'''
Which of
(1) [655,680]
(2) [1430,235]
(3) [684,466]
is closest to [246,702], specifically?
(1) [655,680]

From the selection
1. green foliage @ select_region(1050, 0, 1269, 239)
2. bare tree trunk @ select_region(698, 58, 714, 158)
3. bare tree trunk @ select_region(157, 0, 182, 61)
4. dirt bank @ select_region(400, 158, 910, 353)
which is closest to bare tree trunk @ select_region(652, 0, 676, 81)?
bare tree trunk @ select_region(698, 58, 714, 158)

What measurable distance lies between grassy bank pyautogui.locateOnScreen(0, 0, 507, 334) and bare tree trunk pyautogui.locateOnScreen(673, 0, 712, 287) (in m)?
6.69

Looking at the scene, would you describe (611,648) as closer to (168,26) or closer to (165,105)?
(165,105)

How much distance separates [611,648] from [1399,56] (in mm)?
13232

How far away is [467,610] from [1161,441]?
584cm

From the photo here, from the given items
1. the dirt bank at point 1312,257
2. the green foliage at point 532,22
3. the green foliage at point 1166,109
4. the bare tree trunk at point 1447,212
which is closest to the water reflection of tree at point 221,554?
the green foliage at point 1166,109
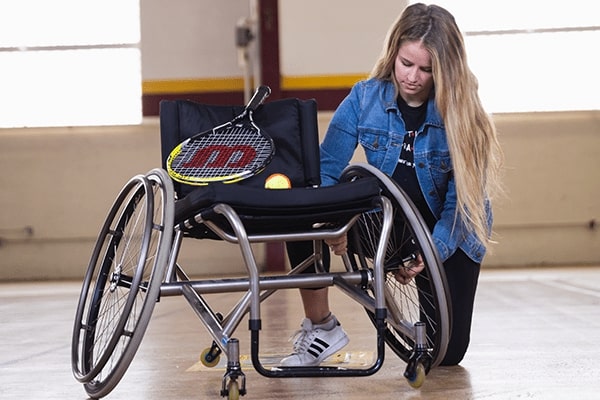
'''
What to work on: Copy out the entire listing above word for word, leaving the picture out of your copy.

Response for this exercise:
Which of
(1) [655,680]
(2) [1430,235]
(3) [684,466]
is closest to [246,702], specifically?
(1) [655,680]

From the selection
1. green foliage @ select_region(1050, 0, 1269, 239)
2. bare tree trunk @ select_region(698, 58, 714, 158)
3. bare tree trunk @ select_region(157, 0, 182, 61)
4. dirt bank @ select_region(400, 158, 910, 353)
which is closest to bare tree trunk @ select_region(652, 0, 676, 81)?
bare tree trunk @ select_region(698, 58, 714, 158)

What measurable distance lies between grassy bank pyautogui.locateOnScreen(0, 0, 507, 334) and bare tree trunk pyautogui.locateOnScreen(673, 0, 712, 287) (in m)?
6.69

Looking at the scene, would you describe (611,648) as closer to (168,26) or closer to (165,105)?
(165,105)

How much distance separates [611,648] from [1399,56] (in mm)?
13232

How far away is [467,610] from [1161,441]?
584cm

From the photo here, from the given items
1. the dirt bank at point 1312,257
2. the green foliage at point 532,22
3. the green foliage at point 1166,109
4. the bare tree trunk at point 1447,212
which is closest to the water reflection of tree at point 221,554?
the green foliage at point 1166,109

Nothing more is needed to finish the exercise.